Aşka inanmıyorum sanırım.
denizli insanı benim için bugünden itibaren en kral insanlar listesinde zirveye oynamak üzere. Taksicisinden memuruna hiç beklemediğim yardımseverliği gösteren şirin konuşan bu insanlara teşekkür ederim. Allah hepinizden razı olsun. Yolunuz adanaya düşer de ben de bi krallık yaparım inşaallah!
bu tarz videoların nasıl yapıldığını merak ediyorum: http://youtu.be/AJPe-0IoP2s

evet bu da benim itirafım.
Yine telefon kulübesi görünce gözgöze geldiğim arkadaşımla içeri girip halay çektik.

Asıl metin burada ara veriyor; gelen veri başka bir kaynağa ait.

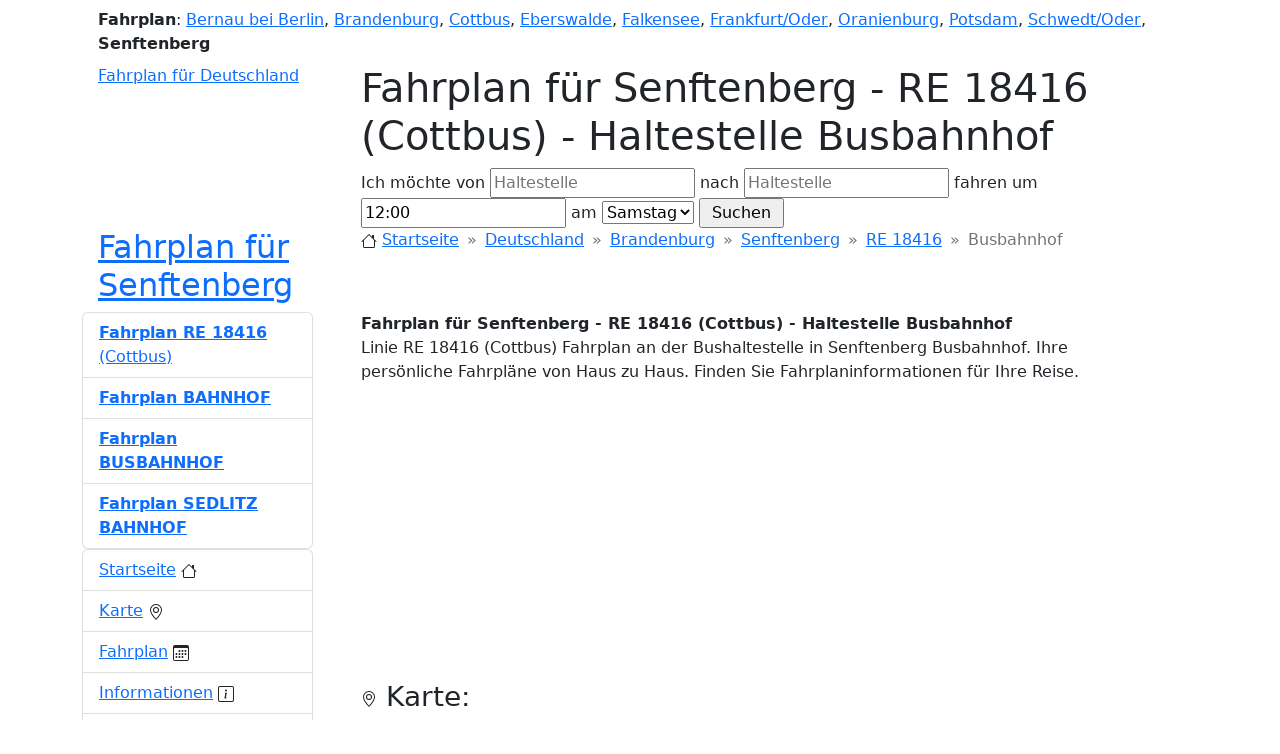

--- FILE ---
content_type: text/html; charset=utf-8
request_url: https://www.google.com/recaptcha/api2/aframe
body_size: 269
content:
<!DOCTYPE HTML><html><head><meta http-equiv="content-type" content="text/html; charset=UTF-8"></head><body><script nonce="4WMg18rFf_InjRVPT9Dj_w">/** Anti-fraud and anti-abuse applications only. See google.com/recaptcha */ try{var clients={'sodar':'https://pagead2.googlesyndication.com/pagead/sodar?'};window.addEventListener("message",function(a){try{if(a.source===window.parent){var b=JSON.parse(a.data);var c=clients[b['id']];if(c){var d=document.createElement('img');d.src=c+b['params']+'&rc='+(localStorage.getItem("rc::a")?sessionStorage.getItem("rc::b"):"");window.document.body.appendChild(d);sessionStorage.setItem("rc::e",parseInt(sessionStorage.getItem("rc::e")||0)+1);localStorage.setItem("rc::h",'1768613590910');}}}catch(b){}});window.parent.postMessage("_grecaptcha_ready", "*");}catch(b){}</script></body></html>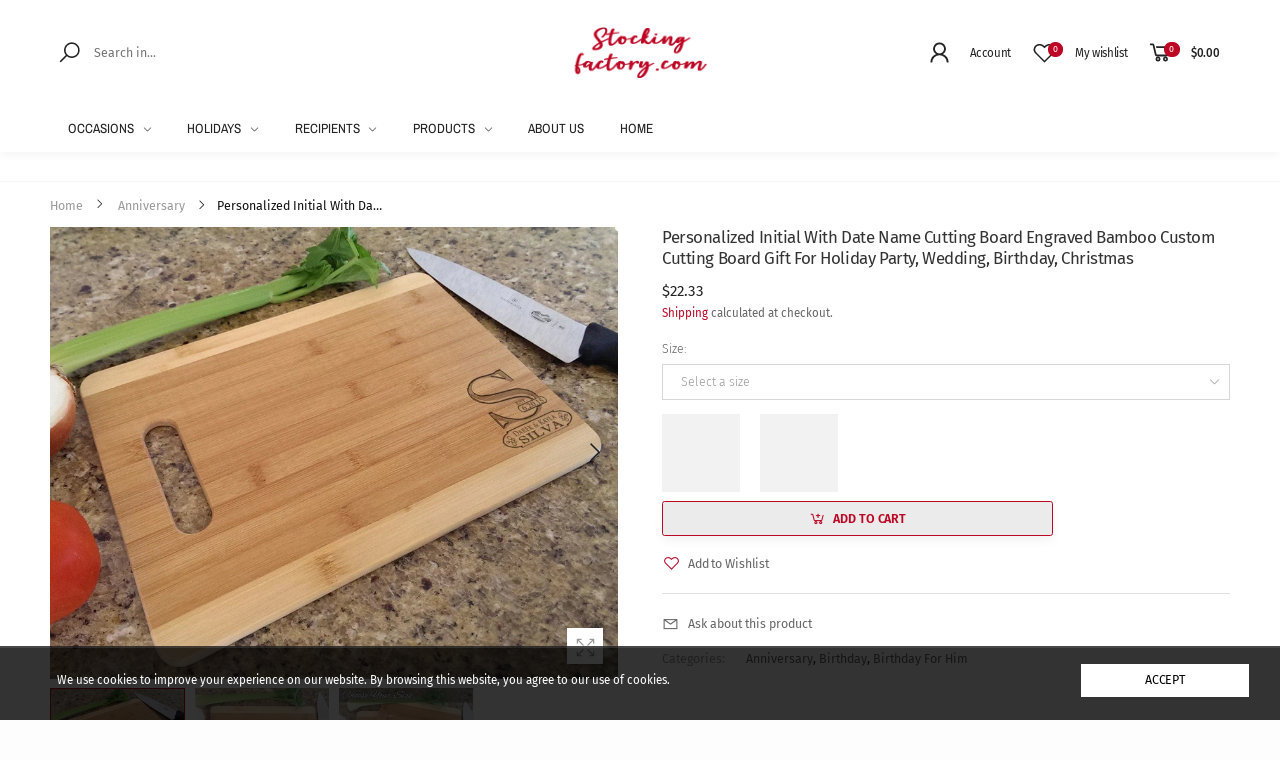

--- FILE ---
content_type: text/html; charset=utf-8
request_url: https://stockingfactory.com/products/personalized-initial-with-date-name-2337?variant=31949678772288&view=notify
body_size: 29
content:
<div class="notify-available notify-4534773940288" style="display: none">
  <div class="w-100 border-top mb-2"></div>
  <h4 class="h3 mb-1">Notify me when this product is available:</h4><form method="post" action="/contact#notify-form" id="notify-form" accept-charset="UTF-8" class="contact-form"><input type="hidden" name="form_type" value="contact" /><input type="hidden" name="utf8" value="✓" /><input type="hidden" name="contact[product link]" value="https://stockingfactory.com/products/personalized-initial-with-date-name-2337" class="form-control">
  <div class="form-group">
    <label for="notify">Email adress <em>*</em>: </label>
    <input id="notify" type="email" name="contact[email]" autocorrect="off" autocapitalize="off" value="" class="form-control" required="" style="max-width: 48rem">
  </div>
  <div class="form-group d-none"><textarea name="contact[body]" class="form-control" rows="8" required="">Please notify me when Personalized Initial With Date Name Cutting Board Engraved Bamboo Custom Cutting Board Gift for Holiday Party, Wedding, Birthday, Christmas (13x9.5x.33) becomes available</textarea>
  </div>
  <button type="submit" class="btn btn-primary btn-rounded">Email me when available</button></form><div class="mb-2"></div>
</div>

Hobi halini aldı bizde konuşmadan anlaşıyoruz.
bu aralar paraya çok ihtiyacım vardı sözlük. şöyle diyeyim 5 tl deki atatürk yüzünü unutmuştum o derece. bu gün ansızın arkadaşlarla konuşurken bursların yattığını öğrendim. bi koşu gidip aldım. o parayla baya bi süre geçinebilirim. yatmasaydı o para ne bok yicektim bilmiyorum.
internetini beraber kullandığımız alt kat komşunun bağlantısı her koptuğunda aşağı ayağımla vuruyorum. gül gibi bağlantının üstüne para verip bok etti gerizekalı.